··· Stored data ···
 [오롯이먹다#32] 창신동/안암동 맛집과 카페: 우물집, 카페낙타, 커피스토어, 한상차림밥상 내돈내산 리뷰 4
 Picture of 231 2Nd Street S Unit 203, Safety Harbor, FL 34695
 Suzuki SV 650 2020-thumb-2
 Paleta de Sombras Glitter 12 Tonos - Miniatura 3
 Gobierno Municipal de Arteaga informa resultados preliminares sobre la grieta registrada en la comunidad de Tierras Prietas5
···
··· Stored data ···
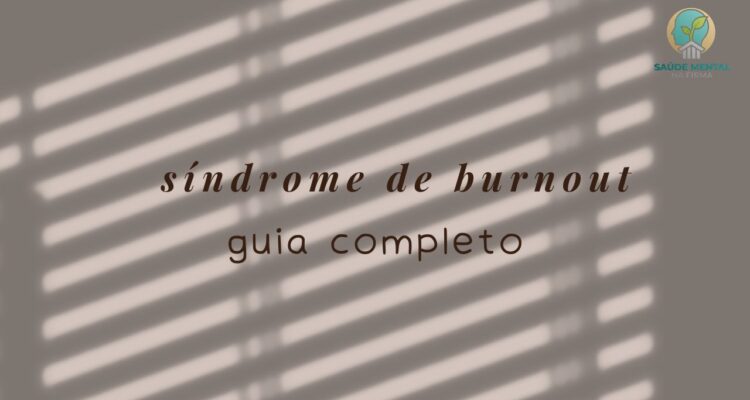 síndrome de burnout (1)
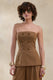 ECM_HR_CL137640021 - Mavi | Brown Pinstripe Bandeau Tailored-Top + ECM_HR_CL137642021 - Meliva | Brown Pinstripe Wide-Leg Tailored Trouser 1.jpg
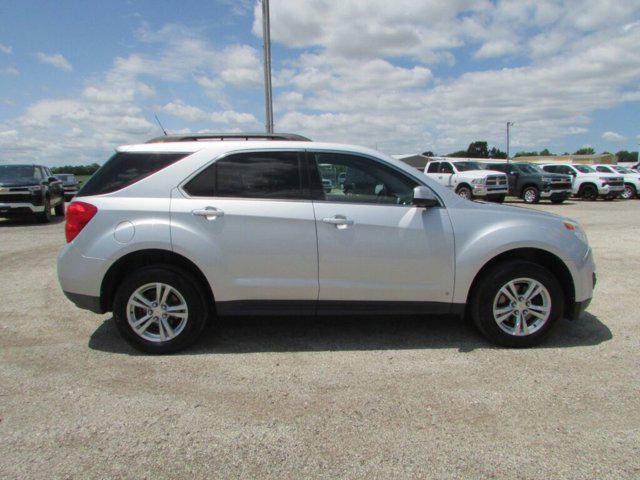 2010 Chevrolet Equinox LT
···
- [Work request]: Can you set out the items as a numbered list, starting at the one that contains "síndrome de burnout (1)" and ending at the one that contains "2010 Chevrolet Equinox LT", with blank lines and the pictures left out?

- [Written answer]:
1.  síndrome de burnout (1)
2.  ECM_HR_CL137640021 - Mavi | Brown Pinstripe Bandeau Tailored-Top + ECM_HR_CL137642021 - Meliva | Brown Pinstripe Wide-Leg Tailored Trouser 1.jpg
3.  2010 Chevrolet Equinox LT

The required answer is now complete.